On Monday night (June 24th) I had the opportunity to attend the filming of QandA at the ABC studios in Ultimo, Sydney. As on two previous occasions, I was told that my question had been shortlisted. However, unlike those previous occasions, this time I got to ask it.

I feel privileged to have done so. I got to ask Senator George Brandis, the Shadow Attorney-General, live on national television why the Liberal and National Parties were so desperate that religious aged care facilities should be able to discriminate on the basis on sexual orientation and gender identity, that they would scupper the entire anti-discrimination reform if this exception was not preserved.

And it was also timely – the Senate had voted on the Sex Discrimination Amendment (Sexual Orientation, Gender Identity and Intersex Status) Bill 2013 that evening (where it was passed by the Labor Government and the Greens), and it was due to be voted on by the House of Representatives the following day (and where the numbers were also far closer).

The answer given by Senator Brandis to my question (and to my supplementary) was of course disappointing, confirming that the Liberal and National Parties do not believe that the right of lesbian, gay, bisexual, transgender and intersex Australians not to be discriminated against is either fundamental or universal.

But it was his answer to Tony Jones’ follow-up that was truly extraordinary, particularly this exchange:

Tony Jones: But just on principle, you are saying that religious freedom supersedes the freedom of your sexuality?

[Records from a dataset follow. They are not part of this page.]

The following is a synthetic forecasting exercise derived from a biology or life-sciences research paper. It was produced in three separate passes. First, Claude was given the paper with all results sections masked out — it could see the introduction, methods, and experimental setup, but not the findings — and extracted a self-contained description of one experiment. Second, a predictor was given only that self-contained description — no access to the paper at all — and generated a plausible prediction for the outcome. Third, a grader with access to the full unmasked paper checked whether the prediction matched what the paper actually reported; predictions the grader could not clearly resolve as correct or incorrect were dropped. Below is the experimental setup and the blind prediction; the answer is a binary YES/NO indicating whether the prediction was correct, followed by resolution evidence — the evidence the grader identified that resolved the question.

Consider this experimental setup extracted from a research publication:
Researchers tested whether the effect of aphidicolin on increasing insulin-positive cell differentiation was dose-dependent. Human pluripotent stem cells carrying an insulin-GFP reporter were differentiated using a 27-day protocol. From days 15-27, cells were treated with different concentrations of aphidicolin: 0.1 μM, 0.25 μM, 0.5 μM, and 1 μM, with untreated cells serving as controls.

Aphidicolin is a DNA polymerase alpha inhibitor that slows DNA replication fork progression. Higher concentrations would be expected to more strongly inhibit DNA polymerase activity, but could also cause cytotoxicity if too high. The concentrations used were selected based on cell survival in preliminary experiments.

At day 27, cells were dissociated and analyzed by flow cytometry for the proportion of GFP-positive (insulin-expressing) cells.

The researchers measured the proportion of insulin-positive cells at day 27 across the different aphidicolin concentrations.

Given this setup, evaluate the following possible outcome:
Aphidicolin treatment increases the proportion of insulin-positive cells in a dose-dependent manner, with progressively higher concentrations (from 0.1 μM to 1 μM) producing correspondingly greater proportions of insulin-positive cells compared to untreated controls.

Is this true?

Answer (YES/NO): NO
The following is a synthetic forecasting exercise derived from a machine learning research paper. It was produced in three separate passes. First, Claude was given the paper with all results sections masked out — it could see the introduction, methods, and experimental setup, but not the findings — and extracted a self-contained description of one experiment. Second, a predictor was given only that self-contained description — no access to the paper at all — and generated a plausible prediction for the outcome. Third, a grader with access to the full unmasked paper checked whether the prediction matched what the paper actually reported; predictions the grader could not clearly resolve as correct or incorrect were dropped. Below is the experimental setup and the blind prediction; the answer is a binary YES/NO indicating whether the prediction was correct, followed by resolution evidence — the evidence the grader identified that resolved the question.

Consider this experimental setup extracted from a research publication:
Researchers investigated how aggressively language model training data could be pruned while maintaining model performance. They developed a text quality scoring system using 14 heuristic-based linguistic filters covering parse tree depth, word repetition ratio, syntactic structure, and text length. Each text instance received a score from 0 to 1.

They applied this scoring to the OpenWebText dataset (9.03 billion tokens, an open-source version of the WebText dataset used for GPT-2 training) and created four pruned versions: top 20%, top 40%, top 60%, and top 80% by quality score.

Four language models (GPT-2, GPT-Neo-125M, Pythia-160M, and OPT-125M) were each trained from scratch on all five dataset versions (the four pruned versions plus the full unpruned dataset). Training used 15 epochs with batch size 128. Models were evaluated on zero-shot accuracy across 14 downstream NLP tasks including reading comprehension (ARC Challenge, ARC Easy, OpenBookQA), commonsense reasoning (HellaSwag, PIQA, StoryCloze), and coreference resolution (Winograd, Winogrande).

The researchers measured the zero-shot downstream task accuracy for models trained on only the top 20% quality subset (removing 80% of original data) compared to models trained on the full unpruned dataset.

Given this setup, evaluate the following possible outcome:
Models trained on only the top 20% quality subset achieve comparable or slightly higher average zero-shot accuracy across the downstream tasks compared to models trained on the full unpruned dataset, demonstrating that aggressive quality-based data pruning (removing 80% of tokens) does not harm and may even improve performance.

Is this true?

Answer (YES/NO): NO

George Brandis: Yes, I am, as a matter of fact. Yes I am.

All Australians, and especially LGBTI Australians, should consider this statement, from the likely Attorney-General under a Tony Abbott-led Government, before casting their ballot later this year.

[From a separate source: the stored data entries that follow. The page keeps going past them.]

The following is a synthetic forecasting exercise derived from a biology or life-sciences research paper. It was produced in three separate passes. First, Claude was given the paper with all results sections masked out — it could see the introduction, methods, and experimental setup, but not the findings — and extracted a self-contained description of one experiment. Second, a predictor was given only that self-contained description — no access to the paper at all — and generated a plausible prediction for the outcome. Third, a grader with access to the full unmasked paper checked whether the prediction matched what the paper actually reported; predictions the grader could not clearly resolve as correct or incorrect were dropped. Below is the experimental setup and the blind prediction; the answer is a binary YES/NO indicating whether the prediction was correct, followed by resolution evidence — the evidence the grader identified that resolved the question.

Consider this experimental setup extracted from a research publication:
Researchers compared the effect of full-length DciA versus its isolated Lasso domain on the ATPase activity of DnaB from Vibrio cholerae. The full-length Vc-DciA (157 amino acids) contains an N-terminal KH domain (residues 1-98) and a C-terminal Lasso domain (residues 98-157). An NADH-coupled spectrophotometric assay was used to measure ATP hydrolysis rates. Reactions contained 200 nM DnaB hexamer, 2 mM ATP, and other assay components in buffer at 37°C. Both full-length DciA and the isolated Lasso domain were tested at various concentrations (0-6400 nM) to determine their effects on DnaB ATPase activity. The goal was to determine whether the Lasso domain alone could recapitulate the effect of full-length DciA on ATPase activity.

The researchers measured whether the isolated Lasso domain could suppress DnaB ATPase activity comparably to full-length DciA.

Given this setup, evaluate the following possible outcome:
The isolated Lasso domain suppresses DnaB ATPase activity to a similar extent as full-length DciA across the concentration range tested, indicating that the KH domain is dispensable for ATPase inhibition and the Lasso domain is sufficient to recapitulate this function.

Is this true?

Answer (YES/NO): NO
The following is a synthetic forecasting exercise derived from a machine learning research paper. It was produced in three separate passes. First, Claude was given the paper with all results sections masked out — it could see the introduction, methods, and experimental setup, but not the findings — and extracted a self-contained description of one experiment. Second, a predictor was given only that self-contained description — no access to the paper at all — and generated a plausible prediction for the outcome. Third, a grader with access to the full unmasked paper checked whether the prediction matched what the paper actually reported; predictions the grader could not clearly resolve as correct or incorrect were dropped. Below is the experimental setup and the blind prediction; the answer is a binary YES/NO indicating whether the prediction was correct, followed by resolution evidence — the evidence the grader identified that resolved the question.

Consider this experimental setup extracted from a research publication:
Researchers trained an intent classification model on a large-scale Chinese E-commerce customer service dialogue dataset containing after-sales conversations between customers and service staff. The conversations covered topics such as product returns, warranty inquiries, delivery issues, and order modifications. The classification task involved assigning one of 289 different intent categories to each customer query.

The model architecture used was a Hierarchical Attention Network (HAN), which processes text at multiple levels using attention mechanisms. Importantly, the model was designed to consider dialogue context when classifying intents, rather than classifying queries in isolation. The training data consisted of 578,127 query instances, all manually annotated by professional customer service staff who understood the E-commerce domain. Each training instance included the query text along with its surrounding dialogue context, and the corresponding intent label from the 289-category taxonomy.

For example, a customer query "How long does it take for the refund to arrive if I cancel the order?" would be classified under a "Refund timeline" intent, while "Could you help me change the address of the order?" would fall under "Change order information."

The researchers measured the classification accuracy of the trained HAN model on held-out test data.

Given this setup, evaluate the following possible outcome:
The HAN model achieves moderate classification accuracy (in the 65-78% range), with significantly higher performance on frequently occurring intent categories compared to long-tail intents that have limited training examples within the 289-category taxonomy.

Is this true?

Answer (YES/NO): NO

There was one final bonus of my appearance on QandA, and it was unexpected. On Thursday (June 27th) the Australian Christian Lobby put out a media release condemning the Government for the passage of the Sex Discrimination Amendment Bill, and supporting Senator Brandis’ position. This media release included the full transcript of my exchange with Senator Brandis, as well as Tony Jones’ questions.

So, not only do I now have the ‘street cred’ of having been quoted disapprovingly in an ACL media release, but they also saved me the time and effort of having to put together the following transcript. Thanks ACL!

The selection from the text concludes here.